Szybko okazało się, iż historia Wiechułów spotkała się z zainteresowaniem także w kraju.
– Miasto Końskie i pan mecenas Jan Nowak, którego ojciec był żołnierzem jednego z braci Wiechułów, zaproponowali, iż może z okazji 80. rocznicy rozbicia więzienia w Końskich, którą to akcją dowodził jeden z braci, warto ich upamiętnić w postaci książki i tablicy pamiątkowej. I tak się zaczęło.
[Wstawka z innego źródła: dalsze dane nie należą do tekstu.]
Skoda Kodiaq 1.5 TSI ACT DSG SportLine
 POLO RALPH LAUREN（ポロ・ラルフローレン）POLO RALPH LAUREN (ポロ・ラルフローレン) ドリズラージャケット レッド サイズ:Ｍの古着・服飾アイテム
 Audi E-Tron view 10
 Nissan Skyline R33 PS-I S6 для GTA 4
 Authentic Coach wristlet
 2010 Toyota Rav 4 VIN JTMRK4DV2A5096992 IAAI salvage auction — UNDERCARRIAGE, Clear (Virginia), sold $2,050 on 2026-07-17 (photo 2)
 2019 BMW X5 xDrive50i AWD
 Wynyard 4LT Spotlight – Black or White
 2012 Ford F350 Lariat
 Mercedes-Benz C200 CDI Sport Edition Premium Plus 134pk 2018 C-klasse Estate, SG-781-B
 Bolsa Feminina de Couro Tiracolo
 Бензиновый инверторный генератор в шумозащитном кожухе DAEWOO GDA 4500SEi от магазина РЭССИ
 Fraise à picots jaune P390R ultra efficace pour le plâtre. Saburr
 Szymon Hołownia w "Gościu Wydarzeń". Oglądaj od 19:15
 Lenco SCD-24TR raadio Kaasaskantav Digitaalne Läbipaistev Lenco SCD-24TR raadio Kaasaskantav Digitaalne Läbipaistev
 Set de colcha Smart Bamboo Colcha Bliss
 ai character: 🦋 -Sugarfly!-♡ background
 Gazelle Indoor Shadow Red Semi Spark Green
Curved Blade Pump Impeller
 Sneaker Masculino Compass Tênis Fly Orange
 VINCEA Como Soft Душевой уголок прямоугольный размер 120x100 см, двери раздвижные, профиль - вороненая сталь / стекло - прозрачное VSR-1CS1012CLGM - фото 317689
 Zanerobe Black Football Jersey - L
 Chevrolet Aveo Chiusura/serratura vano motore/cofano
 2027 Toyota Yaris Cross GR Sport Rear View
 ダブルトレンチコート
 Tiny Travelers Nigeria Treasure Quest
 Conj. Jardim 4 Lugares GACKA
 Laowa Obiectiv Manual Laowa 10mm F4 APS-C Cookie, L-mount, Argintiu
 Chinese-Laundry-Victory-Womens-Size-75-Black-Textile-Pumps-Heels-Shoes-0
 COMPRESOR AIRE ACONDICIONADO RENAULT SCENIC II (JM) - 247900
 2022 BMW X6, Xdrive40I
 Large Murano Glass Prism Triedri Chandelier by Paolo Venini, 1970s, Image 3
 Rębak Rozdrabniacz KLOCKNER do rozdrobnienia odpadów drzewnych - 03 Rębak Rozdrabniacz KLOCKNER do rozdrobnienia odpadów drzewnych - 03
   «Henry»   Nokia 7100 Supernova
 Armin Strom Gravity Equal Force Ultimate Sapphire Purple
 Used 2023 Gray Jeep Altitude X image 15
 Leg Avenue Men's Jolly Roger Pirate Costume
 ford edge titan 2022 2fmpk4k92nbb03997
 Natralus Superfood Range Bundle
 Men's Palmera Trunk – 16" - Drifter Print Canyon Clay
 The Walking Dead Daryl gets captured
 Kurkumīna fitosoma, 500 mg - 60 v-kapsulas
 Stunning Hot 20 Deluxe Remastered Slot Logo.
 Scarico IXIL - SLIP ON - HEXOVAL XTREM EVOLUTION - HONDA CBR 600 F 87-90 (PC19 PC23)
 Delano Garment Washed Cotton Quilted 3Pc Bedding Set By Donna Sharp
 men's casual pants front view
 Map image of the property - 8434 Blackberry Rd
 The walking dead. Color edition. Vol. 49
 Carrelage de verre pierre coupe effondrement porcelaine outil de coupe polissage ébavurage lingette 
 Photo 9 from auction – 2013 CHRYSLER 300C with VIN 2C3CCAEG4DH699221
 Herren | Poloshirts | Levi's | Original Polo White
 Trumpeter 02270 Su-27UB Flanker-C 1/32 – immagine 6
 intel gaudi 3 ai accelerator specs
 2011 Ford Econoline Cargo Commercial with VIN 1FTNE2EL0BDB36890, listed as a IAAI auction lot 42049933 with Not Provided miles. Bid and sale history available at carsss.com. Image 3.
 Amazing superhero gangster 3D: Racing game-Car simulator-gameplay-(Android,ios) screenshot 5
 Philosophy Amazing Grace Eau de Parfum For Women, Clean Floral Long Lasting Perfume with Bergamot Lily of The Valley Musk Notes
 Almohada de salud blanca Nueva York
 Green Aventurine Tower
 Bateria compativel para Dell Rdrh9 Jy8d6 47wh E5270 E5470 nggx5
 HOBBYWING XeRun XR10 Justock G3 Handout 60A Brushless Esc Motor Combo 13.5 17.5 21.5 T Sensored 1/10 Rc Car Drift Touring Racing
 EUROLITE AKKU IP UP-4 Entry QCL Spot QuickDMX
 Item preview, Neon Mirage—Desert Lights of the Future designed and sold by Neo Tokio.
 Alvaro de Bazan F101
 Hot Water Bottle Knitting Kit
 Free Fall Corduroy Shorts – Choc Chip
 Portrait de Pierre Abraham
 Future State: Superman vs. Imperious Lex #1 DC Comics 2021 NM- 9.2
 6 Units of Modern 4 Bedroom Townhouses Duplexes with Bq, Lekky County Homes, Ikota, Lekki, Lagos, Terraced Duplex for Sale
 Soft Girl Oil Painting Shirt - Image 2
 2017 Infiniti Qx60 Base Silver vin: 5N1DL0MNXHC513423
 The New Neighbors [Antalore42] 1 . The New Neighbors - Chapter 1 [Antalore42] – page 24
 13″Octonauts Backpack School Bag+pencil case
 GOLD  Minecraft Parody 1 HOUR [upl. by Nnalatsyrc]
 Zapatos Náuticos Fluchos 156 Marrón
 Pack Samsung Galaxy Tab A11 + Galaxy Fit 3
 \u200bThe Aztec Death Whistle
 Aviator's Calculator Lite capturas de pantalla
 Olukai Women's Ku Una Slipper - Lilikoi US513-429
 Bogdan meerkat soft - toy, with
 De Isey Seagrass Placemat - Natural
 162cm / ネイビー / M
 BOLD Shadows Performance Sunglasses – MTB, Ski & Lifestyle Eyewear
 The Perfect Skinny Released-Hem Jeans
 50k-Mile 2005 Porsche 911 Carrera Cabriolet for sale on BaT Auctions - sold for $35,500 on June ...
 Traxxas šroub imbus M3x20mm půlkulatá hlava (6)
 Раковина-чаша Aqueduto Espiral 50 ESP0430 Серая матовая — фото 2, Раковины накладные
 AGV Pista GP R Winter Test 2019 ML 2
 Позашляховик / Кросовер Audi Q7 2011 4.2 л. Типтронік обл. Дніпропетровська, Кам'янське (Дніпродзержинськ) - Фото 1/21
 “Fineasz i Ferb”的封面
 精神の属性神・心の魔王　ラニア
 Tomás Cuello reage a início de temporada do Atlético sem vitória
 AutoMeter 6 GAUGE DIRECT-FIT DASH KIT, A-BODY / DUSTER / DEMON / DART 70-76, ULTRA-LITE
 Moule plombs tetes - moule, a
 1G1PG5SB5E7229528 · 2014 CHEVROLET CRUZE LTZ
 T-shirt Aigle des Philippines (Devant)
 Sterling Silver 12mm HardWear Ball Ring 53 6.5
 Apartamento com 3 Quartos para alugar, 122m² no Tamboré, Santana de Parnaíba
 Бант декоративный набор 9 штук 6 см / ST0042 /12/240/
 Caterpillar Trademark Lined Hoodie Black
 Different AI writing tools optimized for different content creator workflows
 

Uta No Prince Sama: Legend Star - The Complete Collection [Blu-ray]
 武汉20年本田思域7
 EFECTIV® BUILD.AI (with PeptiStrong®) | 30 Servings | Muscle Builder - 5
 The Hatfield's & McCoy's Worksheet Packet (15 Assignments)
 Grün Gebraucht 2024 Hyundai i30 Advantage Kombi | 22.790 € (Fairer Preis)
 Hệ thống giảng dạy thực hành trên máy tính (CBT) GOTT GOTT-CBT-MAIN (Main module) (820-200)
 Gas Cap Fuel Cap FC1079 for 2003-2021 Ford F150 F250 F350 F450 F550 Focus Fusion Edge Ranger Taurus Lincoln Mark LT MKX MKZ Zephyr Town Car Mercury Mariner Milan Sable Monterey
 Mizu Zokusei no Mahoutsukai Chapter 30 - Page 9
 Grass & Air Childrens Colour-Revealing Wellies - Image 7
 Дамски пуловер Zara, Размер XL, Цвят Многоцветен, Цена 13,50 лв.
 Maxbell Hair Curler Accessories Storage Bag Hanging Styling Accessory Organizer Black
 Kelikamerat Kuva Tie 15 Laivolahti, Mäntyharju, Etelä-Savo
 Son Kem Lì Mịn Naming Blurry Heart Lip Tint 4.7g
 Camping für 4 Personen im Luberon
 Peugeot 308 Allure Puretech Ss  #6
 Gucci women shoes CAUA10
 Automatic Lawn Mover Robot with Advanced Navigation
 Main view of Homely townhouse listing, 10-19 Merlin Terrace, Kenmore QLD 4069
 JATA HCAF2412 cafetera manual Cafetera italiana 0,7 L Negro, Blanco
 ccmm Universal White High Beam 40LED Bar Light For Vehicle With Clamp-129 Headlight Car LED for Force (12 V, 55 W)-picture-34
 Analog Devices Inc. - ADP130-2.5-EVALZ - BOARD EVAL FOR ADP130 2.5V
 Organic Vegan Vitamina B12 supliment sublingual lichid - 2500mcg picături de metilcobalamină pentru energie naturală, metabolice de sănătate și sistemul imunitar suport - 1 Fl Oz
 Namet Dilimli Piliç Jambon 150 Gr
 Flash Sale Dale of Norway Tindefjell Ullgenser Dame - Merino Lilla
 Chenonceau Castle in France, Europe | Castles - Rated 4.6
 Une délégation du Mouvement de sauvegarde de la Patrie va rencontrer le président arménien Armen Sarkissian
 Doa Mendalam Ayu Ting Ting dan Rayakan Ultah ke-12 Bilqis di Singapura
Z Kanady dostałem dużo materiałów, które wykorzystałem w książce, ale także pamiątki wojskowe po obu braciach – wyjaśnia.
Pamiątki można było zobaczyć podczas prezentacji książki.
Ewa Działowska, kierownik dziełu edukacji Ośrodka Myśli Patriotycznej i Obywatelskiej nie ukrywa euforii z faktu, iż światło dzienne ujrzały losy kolejnych postaci związanych ze Wzgórzem Zamkowym.
– Liczymy, iż powoli będzie się udawało odkrywać tę naszą kielecka historię. Myślę, iż bracia Wiechułowie, cichociemni, to bardzo ważne postaci dla naszego regionu, bohaterowie przez duże „B”. Ich życie nadaje się na bardzo dobry, sensacyjny film – podkreśla.
Książkę „Cichociemni od Szarego. Historia braci Wiechułów” można kupić w Bibliotece Publicznej Miasta i Gminy Końskie.